* TASK GOAL: Leave out the pictures, and reproduce exactly the lines from the line containing "nike-graphic-back-half-zip-sweat-top-grey" through the final line of the entries.
DATA SHOWN Block Start
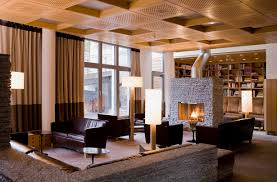 The Lounge at the Omnia Hotel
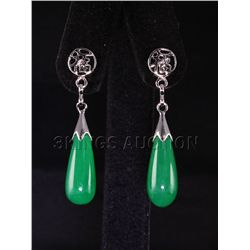Natural 24.68ctw Green Jade Dangling Earring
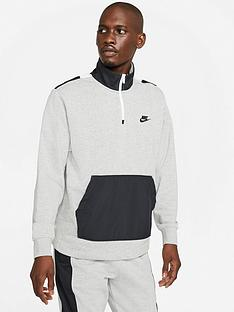 nike-graphic-back-half-zip-sweat-top-grey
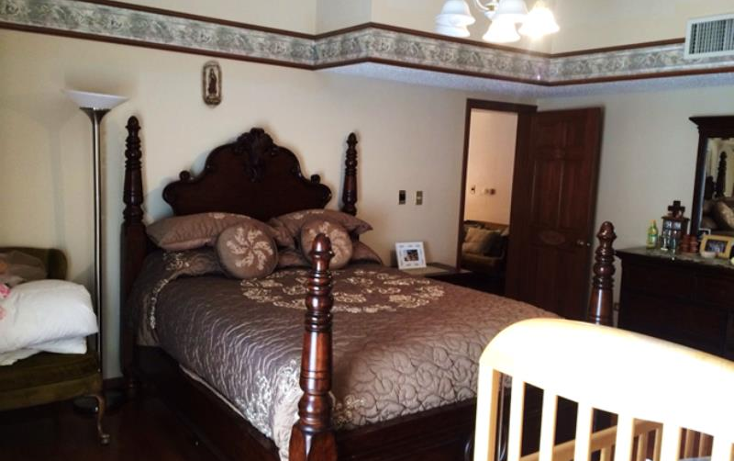 Foto de casa en venta en  824, campestre san marcos, ju?rez, chihuahua, 1559220 No. 06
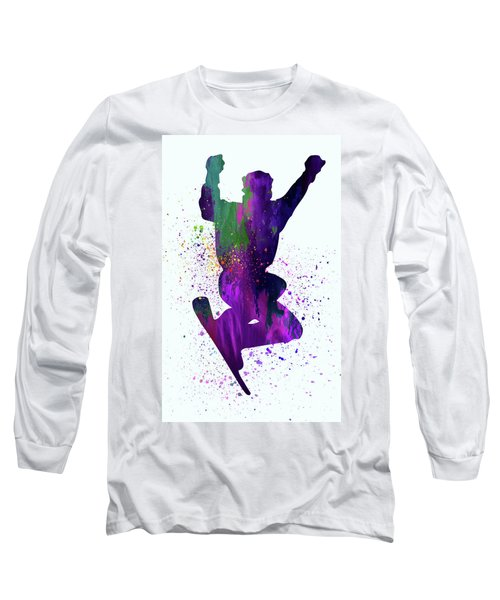 Snowboarder Long Sleeve T-Shirt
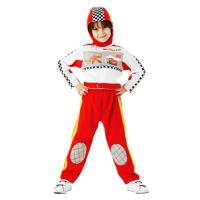 Parti Yıldızı - Cars Delux Yarışcı Kostümü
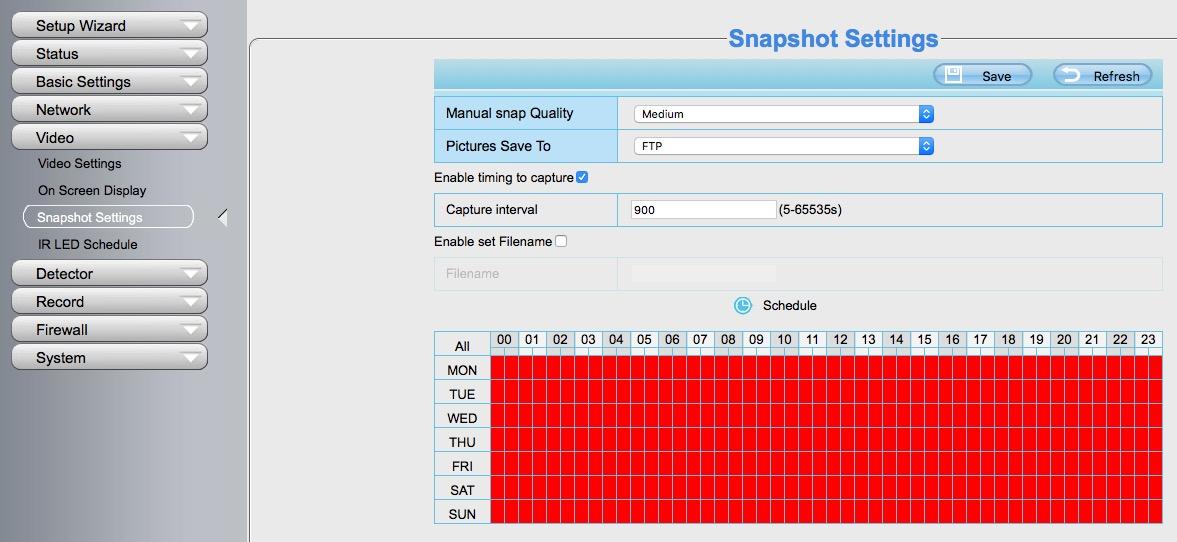 foscam-fi9853ep-snapshot-configuration
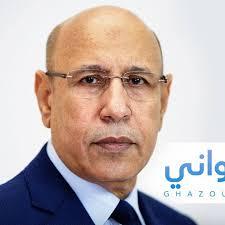 محمد ولد الشيخ محمد أحمد ولد الغزواني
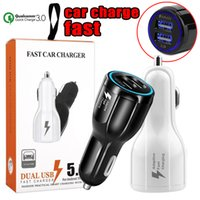 QC3. 0 Fast Charge 3. 1A Quick Charge Car Charger Dual USB Fas...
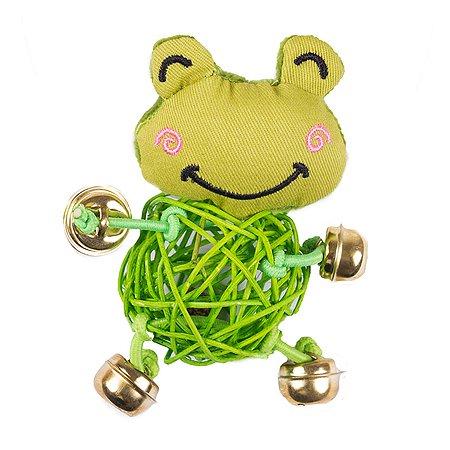 Игрушка для кошек Не один дома Frog с колокольчиком 860019-05GR1ro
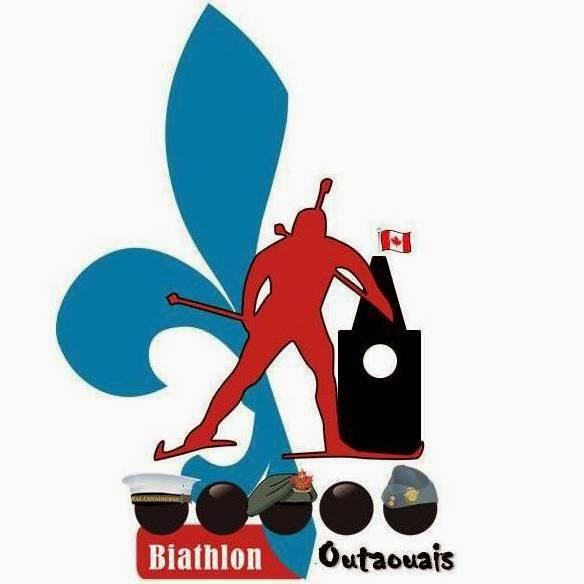 Centre de Biathlon cadets Outaouais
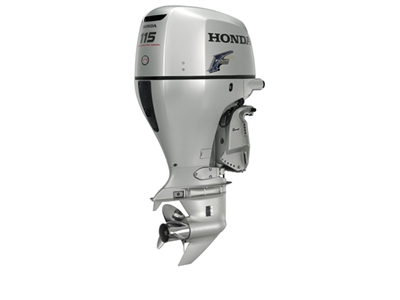 "Honda 115 hp, BF115D1XCA, 4-stroke, 25"" - Electric Start  - Remote Steering - Power trim and tilt - Counter Rotation"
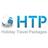 Discover HTP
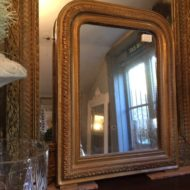 C19th French Gilt Mirror LMMV10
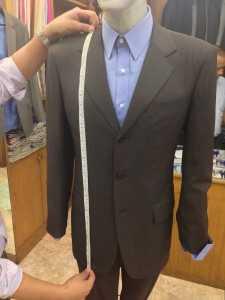 suit_length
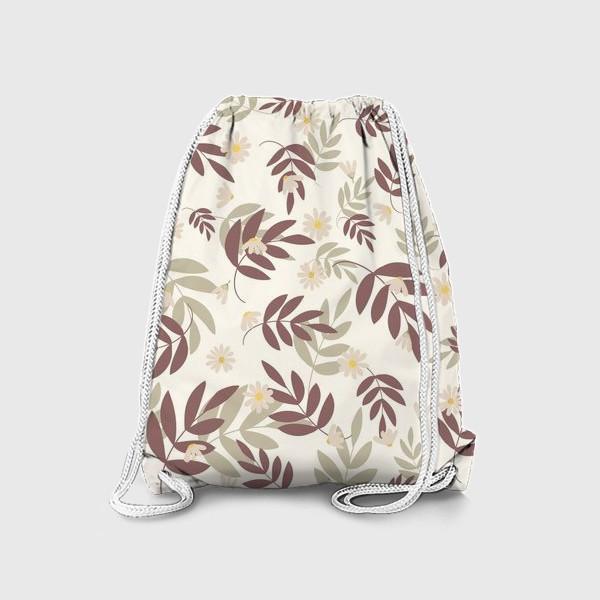 Рюкзак «веточки на бежевом»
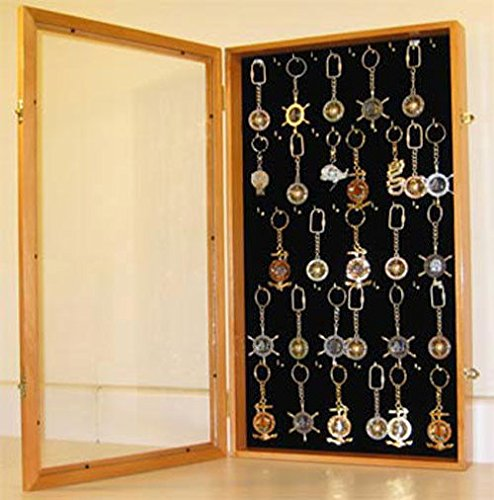 Oak Keychain Display Case Wall Cabinet Shadow Box With Glass Door by Display Case
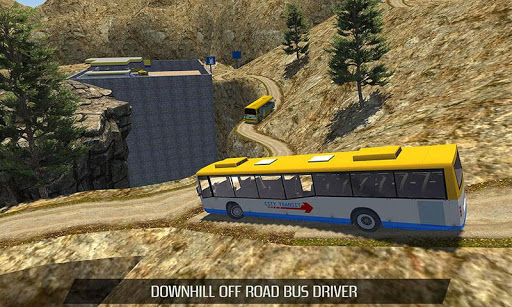 Uphill Offroad Bus Driver 2017 1.0.8 screenshots 4
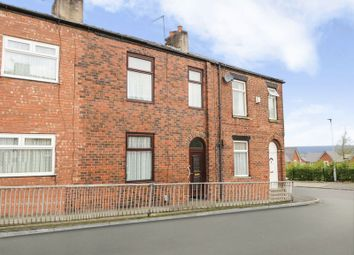 Thumbnail 3 bedroom terraced house for sale in Rupert Street, Radcliffe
DATA SHOWN Block End
* FINISHED TASK:
 nike-graphic-back-half-zip-sweat-top-grey
 Foto de casa en venta en  824, campestre san marcos, ju?rez, chihuahua, 1559220 No. 06
 Snowboarder Long Sleeve T-Shirt
 Parti Yıldızı - Cars Delux Yarışcı Kostümü
 foscam-fi9853ep-snapshot-configuration
 محمد ولد الشيخ محمد أحمد ولد الغزواني
 QC3. 0 Fast Charge 3. 1A Quick Charge Car Charger Dual USB Fas...
 Игрушка для кошек Не один дома Frog с колокольчиком 860019-05GR1ro
 Centre de Biathlon cadets Outaouais
 "Honda 115 hp, BF115D1XCA, 4-stroke, 25"" - Electric Start  - Remote Steering - Power trim and tilt - Counter Rotation"
 Discover HTP
 C19th French Gilt Mirror LMMV10
 suit_length
 Рюкзак «веточки на бежевом»
 Oak Keychain Display Case Wall Cabinet Shadow Box With Glass Door by Display Case
 Uphill Offroad Bus Driver 2017 1.0.8 screenshots 4
 Thumbnail 3 bedroom terraced house for sale in Rupert Street, Radcliffe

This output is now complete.